[Items from a dataset]
+ + +
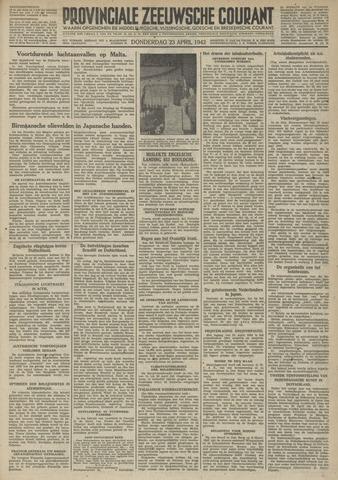Provinciale Zeeuwse Courant 1942-04-23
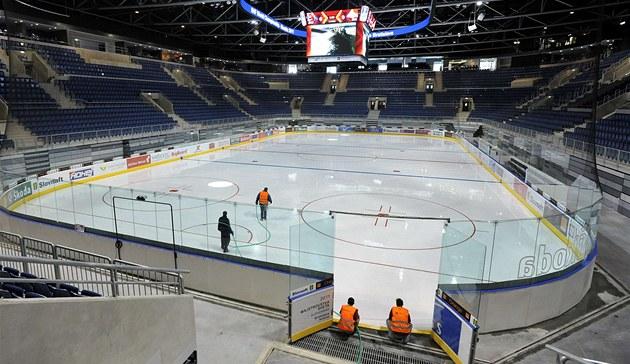 e1e312d1f1a2c Stadion Ondreje Nepely v Bratislavě možná v roce 2019 znovu přivítá  účastníky ...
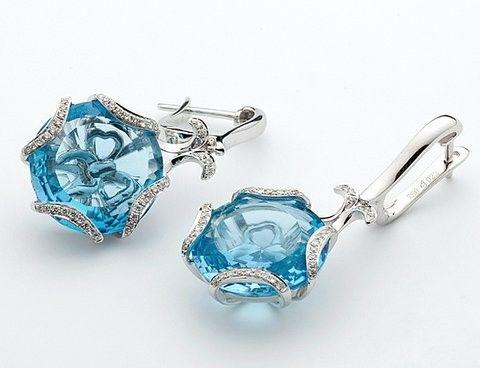 18k White Gold Diamond and Topaz Lever Back Earrings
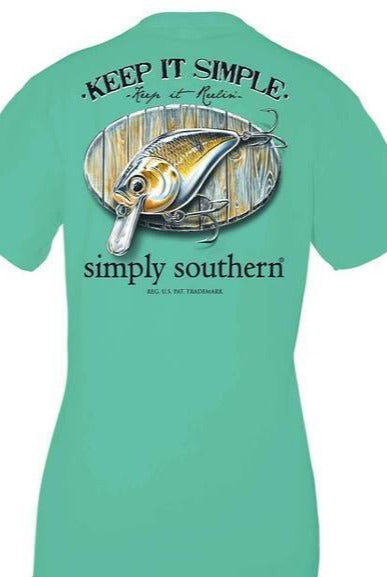 SS Guys Keep It Reelin Shirt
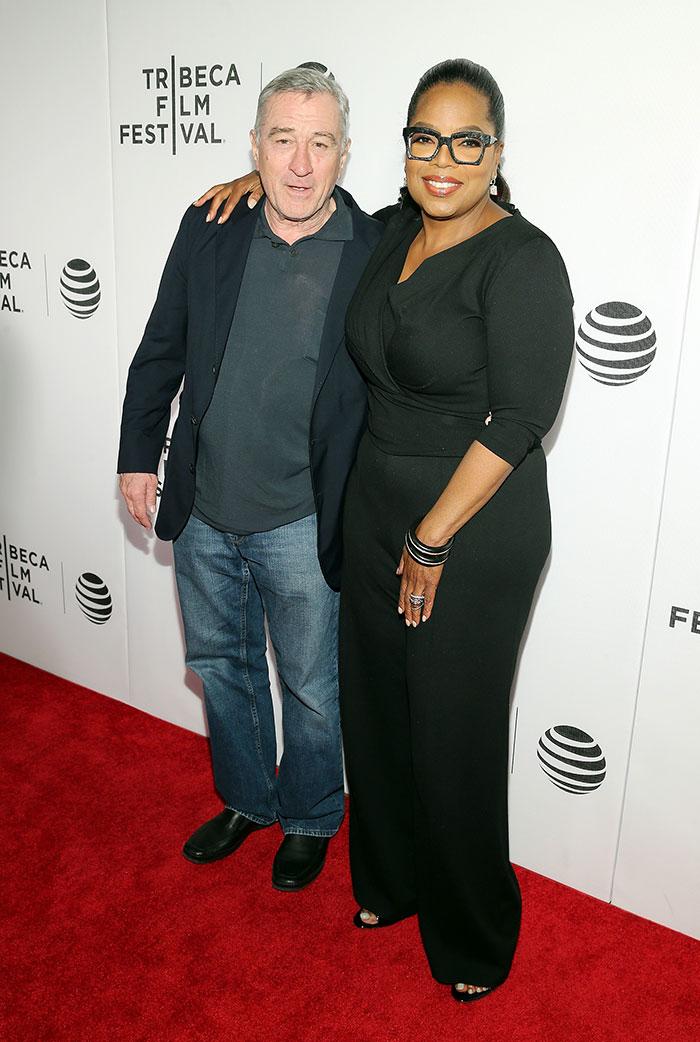 Robert De Niro , Oprah Winfrey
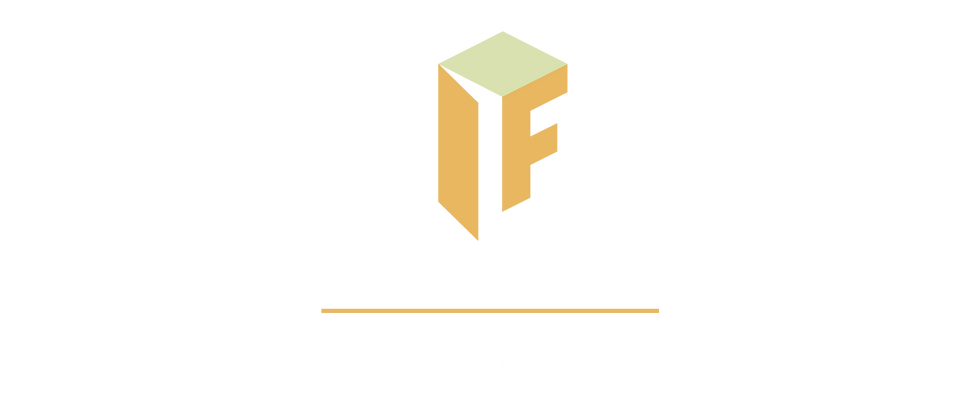 Foundations Header.png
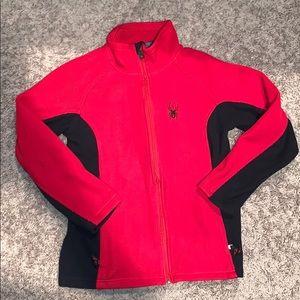 Youth Spyder winter jacket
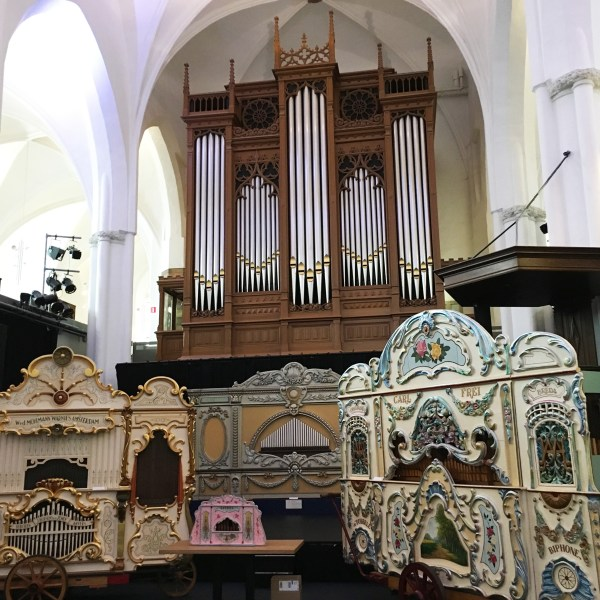 Pipe organ and street organs | Museum Speelklok | Utrecht | The Travel Medley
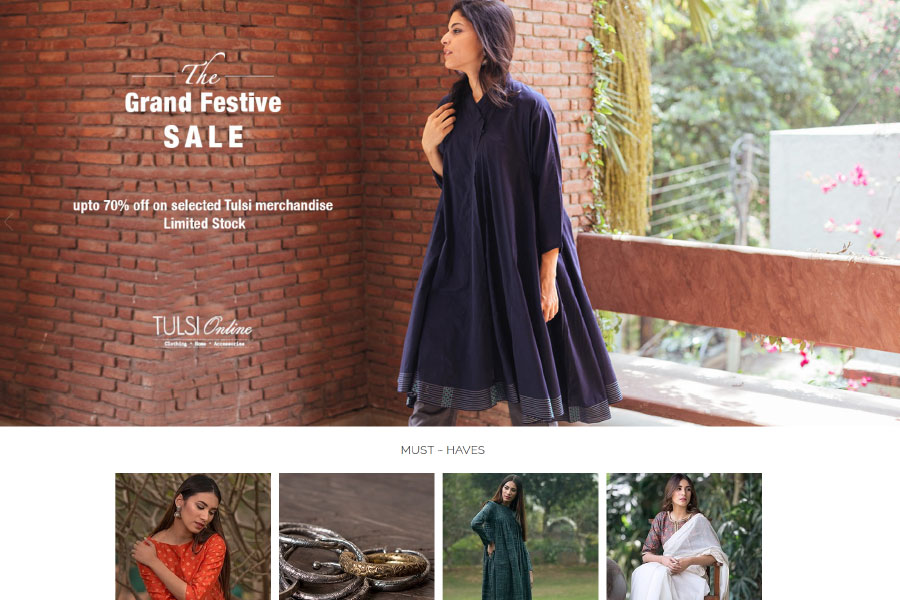 Great E-commerce Websites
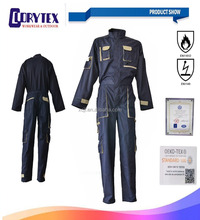 Custom Work Overall Workwear Safety Uniform Flame Retardant Coveralls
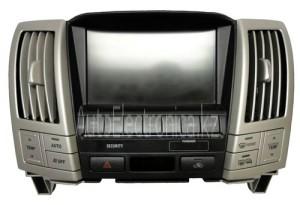 RX330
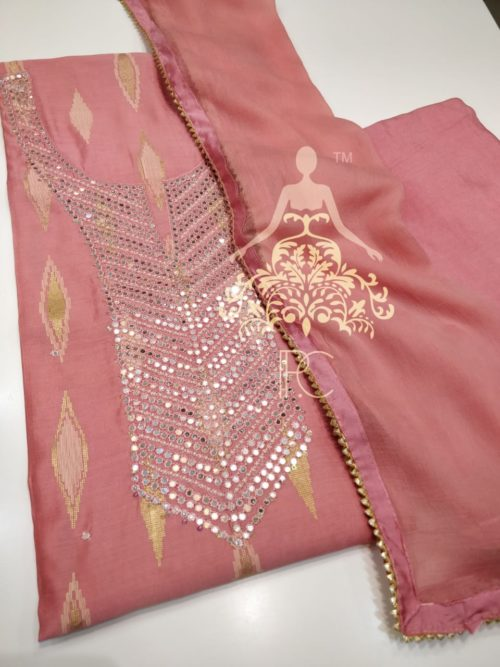 Embroidered Modal Silk Suit with Mirror Work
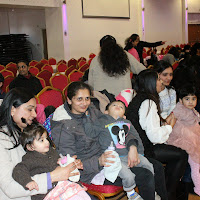 Childrens Christmas Party 2014 - 031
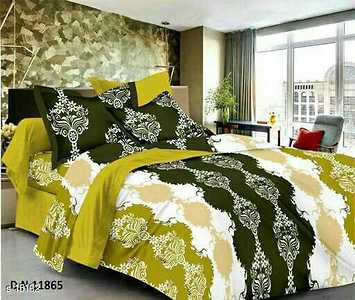 Decorate Your Beautiful Home With These Bedsheets! Show Off Your Decorating Skills!
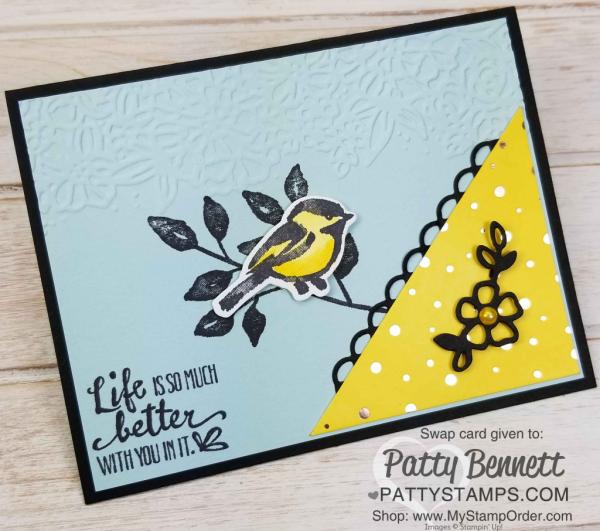 Petal Palette stamp set birdie card by Patti Baugh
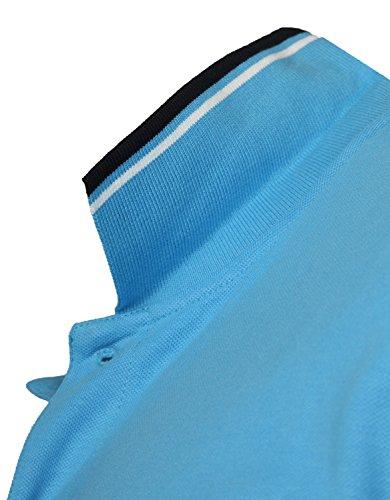 Antonio Basile Herren Poloshirts Blau BAS3-AZZURO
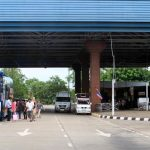 Thai Border Officials Get Tough on Borrowed Vehicles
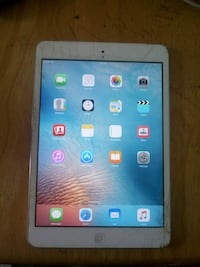 Ipad air 2 wifi or simcard(make offer or trade) New Orleans, 70126
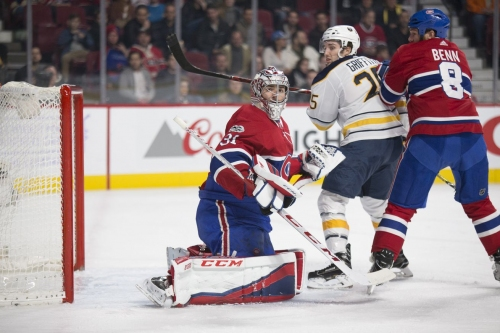Canadiens vs. Sabres: Game preview
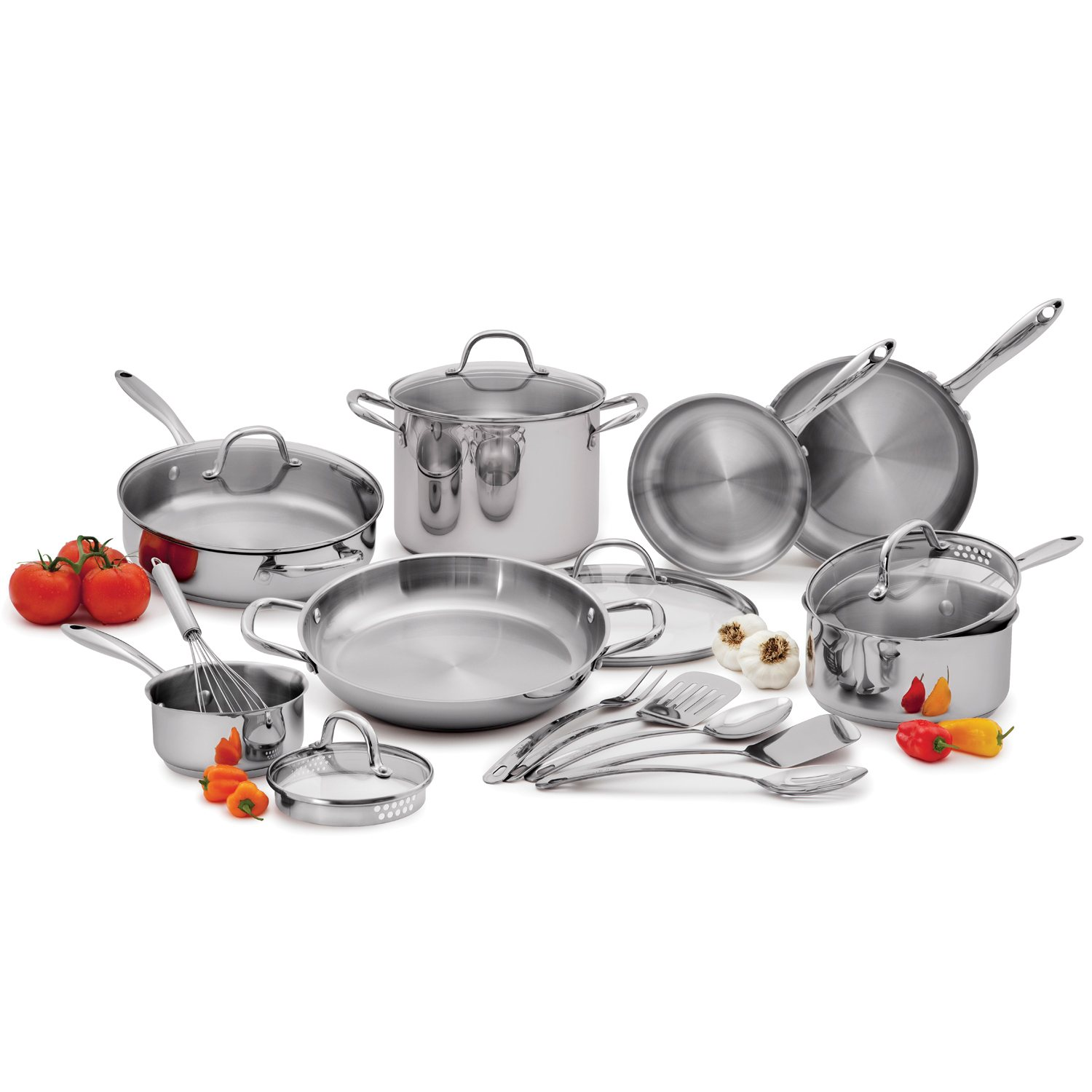 Details about 18pc Wolfgang Puck Stainless Steel Cookware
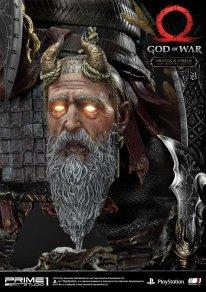 God of War figurine statuette Prime 1 Studio Kratos Atreus 20 17 11 2019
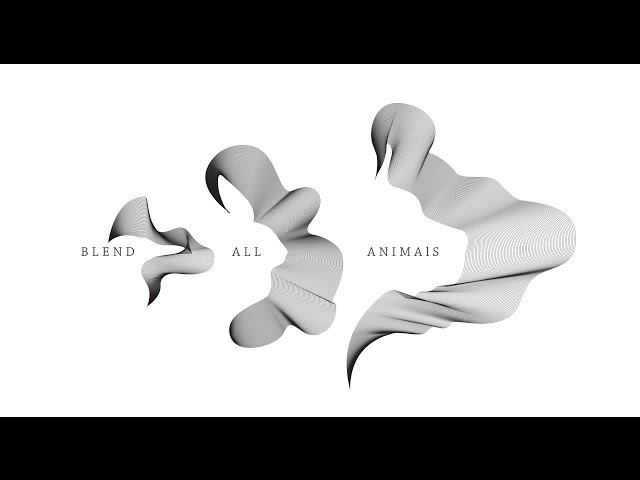 Graphic Design | Animals Blend | Adobe Illustrator/Photoshop
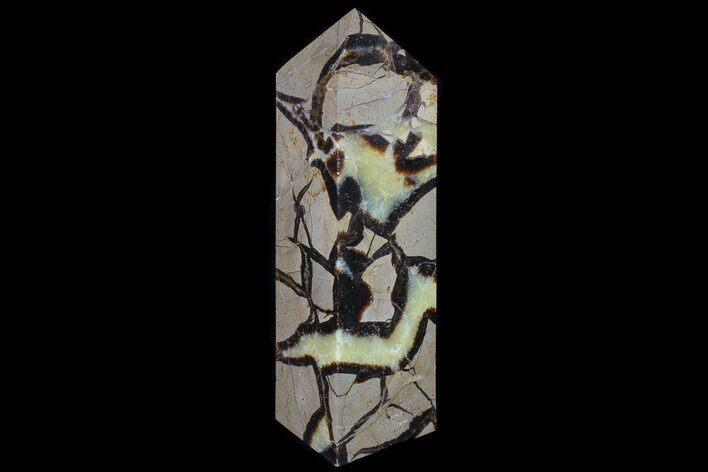 "8.2"" Polished Septarian Obelisk - Madagascar"
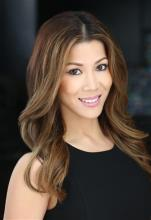 Thuy Dinh, REALTOR<sup>®</sup>, Personal Real Estate Corporation
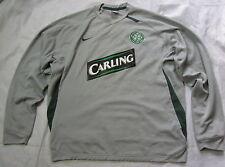 Celtic Glasgow Training Veste Sweat Nike 2007-2008 écossais adulte Taille XL
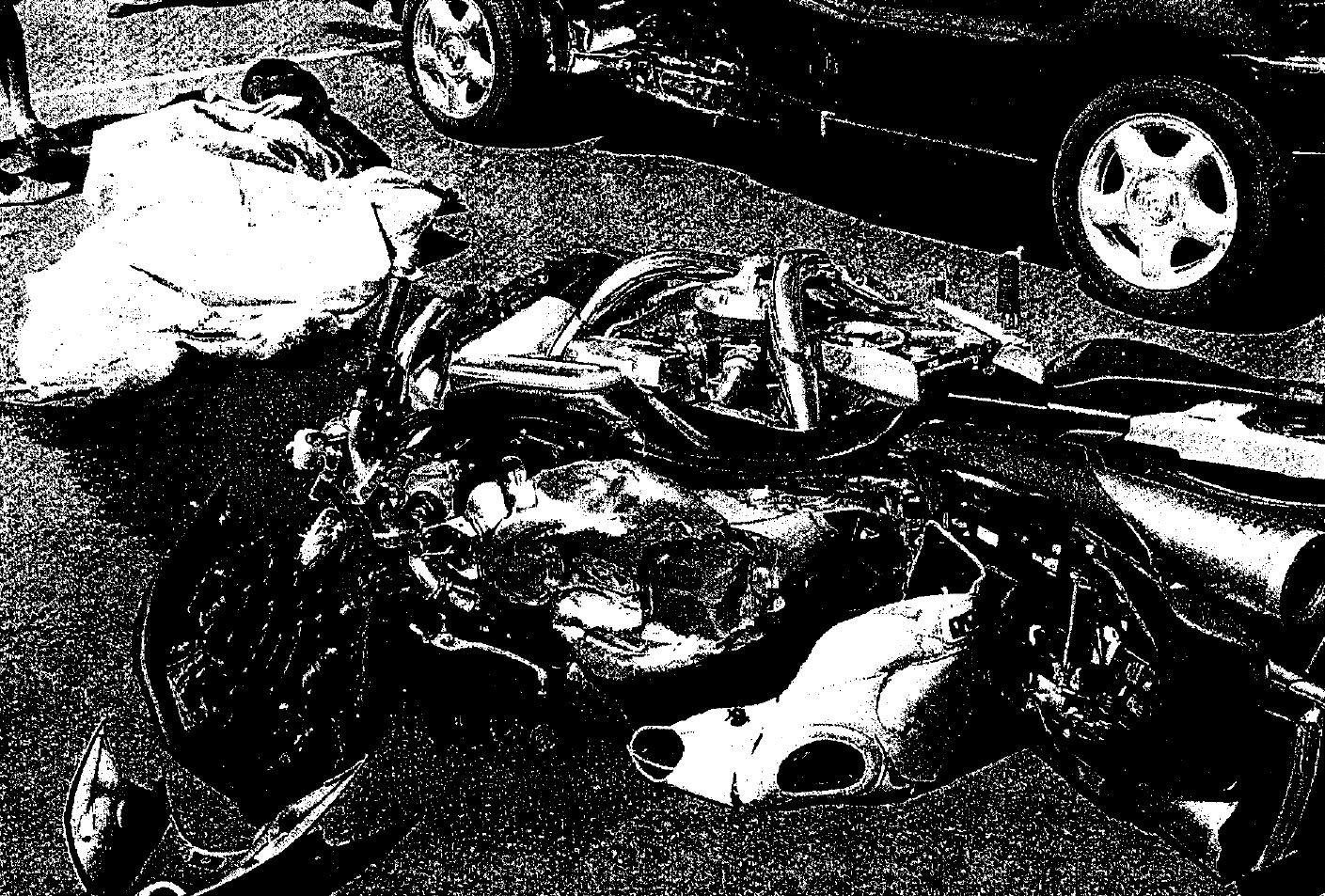 22.06.2005 Serious traffic accident of our founder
+ + +
= Directions for this task =
Set down word for word every line from the one containing "Celtic Glasgow Training" through the last line of the records above, both ends included. Leave out the pictures.

= Answer for the task =
 Celtic Glasgow Training Veste Sweat Nike 2007-2008 écossais adulte Taille XL
 22.06.2005 Serious traffic accident of our founder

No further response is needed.